Thimmaya burst out laughing. “Where do you pick up such nonsense, woman? If you're so worried, send a brass pitcher along with Devi, she can carry it with her to the toilets there.”
It was Tayi who brokered peace. When had education ever harmed anyone? she asked. Devi was fortunate to be given the chance to attend such an expensive school. “It is the Lord's grace,” she said, “that our child is getting this opportunity for a modern education. One must move with the times.” And what were they here for, the elders of the household? Was it not their responsibility to ensure that Devi grew up well versed in the Coorg traditions? “Don't worry,” Tayi reassured Muthavva, “you and I, we'll see to it that she learns all our customs, and the seven shastras, too.”
The two children were enrolled in the first year at the mission school. The novices directed Thimmaya to the piece goods store in Mercara, where he bought two yards of Cannanore checked cotton. “Cheh,” said a scandalized Tayi, when Thimmaya brought these to her with specifications for a half-sleeved shirt and pinafore. She cut up an old sari, attaching generous lengths to the shirt until its sleeves flapped over Devi's wrists. She then added a broad swath of fabric to the pinafore so that its hem swirled modestly about her ankles. The missionaries were so pleased to have the pretty little girl, only the fifth to have enrolled in the entire school, that they overlooked the liberties Tayi had taken with the uniform.
With Devi by his side, Devanna stopped sniveling and discovered a vigorous aptitude for school. He soaked up his lessons, like dried beans in a thunderstorm, immersing himself in his books like a fish dancing through the floods. He mastered the alphabet, learning to read effortlessly, much to Devi's annoyance as she struggled syllable by syllable. He quickly grasped the labyrinthine principles of mathematics while the other children were still muddling through multiplication and division, able to solve sums almost quicker than the teachers could write them on the blackboard.

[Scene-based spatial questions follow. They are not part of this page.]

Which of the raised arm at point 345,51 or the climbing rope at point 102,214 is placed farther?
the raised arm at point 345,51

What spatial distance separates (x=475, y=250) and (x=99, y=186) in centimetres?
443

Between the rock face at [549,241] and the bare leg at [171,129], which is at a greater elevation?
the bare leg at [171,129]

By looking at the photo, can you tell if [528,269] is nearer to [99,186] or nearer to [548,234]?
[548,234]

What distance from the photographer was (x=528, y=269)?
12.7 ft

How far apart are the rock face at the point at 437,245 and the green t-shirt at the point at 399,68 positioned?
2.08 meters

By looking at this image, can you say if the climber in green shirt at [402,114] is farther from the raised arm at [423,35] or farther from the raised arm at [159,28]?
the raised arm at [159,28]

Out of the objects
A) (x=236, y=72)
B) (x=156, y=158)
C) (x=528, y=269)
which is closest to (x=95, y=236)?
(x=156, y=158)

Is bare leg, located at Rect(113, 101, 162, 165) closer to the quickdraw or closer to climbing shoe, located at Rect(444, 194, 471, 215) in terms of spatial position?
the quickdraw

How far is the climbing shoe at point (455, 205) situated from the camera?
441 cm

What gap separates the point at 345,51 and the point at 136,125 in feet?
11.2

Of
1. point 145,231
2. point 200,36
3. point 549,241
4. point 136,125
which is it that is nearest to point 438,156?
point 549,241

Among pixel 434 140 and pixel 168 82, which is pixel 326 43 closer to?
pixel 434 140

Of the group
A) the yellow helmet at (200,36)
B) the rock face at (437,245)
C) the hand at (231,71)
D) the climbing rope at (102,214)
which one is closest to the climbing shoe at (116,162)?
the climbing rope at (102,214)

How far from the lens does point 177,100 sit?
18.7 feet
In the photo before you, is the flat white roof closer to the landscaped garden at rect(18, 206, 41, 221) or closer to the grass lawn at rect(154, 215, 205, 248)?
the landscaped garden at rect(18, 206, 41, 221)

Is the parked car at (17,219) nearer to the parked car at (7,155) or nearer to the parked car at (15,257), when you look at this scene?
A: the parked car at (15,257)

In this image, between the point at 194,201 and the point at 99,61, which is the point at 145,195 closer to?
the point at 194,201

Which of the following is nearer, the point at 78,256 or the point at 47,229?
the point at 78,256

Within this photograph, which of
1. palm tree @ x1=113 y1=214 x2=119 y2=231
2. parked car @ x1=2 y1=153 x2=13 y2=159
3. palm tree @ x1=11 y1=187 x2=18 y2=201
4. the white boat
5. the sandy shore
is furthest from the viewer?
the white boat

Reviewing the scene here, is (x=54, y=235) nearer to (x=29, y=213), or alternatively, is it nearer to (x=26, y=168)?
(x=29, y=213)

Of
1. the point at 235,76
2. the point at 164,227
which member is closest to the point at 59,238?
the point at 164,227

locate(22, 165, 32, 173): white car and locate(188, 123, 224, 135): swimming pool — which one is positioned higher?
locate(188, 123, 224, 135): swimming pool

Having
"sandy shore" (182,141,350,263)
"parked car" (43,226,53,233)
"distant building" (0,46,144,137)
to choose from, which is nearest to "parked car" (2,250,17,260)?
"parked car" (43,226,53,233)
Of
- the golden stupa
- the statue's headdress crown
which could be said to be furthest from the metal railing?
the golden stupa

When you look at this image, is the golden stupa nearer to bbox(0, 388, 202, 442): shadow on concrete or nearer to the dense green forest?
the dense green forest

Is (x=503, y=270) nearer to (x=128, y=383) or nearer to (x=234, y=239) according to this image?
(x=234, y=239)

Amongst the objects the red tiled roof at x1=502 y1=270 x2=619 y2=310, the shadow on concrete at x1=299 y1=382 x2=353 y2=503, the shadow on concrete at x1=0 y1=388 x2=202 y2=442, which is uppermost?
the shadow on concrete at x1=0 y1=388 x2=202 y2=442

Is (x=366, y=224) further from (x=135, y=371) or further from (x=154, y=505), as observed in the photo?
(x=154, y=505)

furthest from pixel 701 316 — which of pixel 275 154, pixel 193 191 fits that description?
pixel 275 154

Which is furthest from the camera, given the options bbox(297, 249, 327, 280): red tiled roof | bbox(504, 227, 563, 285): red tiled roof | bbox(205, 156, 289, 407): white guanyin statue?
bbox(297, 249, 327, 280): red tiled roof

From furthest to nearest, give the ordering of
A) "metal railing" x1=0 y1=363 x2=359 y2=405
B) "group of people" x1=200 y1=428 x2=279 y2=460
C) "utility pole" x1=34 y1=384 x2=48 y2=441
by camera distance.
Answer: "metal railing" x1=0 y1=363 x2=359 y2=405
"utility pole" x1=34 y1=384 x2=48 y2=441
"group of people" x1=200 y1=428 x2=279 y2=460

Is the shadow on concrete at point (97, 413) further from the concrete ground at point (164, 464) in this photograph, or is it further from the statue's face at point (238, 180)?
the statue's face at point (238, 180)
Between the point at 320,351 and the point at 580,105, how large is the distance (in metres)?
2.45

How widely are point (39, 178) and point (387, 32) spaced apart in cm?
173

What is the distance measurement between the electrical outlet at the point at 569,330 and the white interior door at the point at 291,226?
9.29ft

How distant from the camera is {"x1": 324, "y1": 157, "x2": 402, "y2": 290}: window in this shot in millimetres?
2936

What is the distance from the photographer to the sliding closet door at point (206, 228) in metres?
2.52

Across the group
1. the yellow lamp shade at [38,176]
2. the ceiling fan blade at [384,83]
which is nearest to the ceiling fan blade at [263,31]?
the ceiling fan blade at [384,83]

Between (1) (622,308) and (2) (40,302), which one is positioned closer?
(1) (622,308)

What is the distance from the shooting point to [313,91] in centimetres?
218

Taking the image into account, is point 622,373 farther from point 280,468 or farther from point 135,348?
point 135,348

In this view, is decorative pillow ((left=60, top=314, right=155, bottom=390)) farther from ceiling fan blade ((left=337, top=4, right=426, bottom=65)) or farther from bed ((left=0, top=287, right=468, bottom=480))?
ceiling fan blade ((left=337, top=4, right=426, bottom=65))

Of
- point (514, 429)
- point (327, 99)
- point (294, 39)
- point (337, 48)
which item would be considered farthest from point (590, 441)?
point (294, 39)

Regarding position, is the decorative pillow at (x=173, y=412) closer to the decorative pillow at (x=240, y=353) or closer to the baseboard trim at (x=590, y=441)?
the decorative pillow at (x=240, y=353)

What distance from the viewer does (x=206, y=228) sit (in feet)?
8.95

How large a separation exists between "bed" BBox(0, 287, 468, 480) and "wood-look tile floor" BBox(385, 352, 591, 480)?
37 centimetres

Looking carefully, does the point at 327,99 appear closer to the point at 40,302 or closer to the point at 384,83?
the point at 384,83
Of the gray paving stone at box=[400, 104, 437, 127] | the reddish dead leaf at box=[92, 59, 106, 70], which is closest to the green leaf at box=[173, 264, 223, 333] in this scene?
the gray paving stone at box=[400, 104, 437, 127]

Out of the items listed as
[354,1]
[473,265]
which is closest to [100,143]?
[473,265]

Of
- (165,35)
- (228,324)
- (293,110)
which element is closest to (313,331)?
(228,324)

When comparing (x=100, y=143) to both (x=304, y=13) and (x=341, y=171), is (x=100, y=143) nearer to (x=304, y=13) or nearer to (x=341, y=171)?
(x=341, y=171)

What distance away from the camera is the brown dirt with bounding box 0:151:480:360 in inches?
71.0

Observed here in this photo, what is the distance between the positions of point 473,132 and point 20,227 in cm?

His teachers were unstinting in their praise, pointing time and again to the quality of his homework and his impeccable cursive handwriting as a benchmark for the rest of their students to aspire to. At first the class bullies whipped around as soon as the teachers' backs were turned, glowering at Devanna and, sotto voce, promising him a thrashing when school was out. Devi, however, soon put an end to that. Eyes flashing, she would mouth silent abuse back at them until, awed by her vituperation, they returned meekly to their books. It wasn't long before they left off taunting Devanna altogether.
Teacher's pet Devanna may have been, but nobody doted on him more than Reverend Gundert, the head of the mission.
Hermann Gundert had arrived in Coorg over three years earlier. Three years, five months, and sixteen days, to be exact. When the authorities had suggested he start a mission in Coorg, Gundert had known it would be a waste of time. The Coorgs were stubborn, toddy-loving sybarites too attached to their pagan ways to change. They picked and chose among the traditions of the Hindu faith that prevailed in the rest of the country, refusing to budge from their own primitive beliefs in their ancestors and the spirits of the land. Nonetheless, Gundert had acquiesced. After more than a quarter of a century in India and having requested to be transferred every third or fourth year, there were few places left for him to go.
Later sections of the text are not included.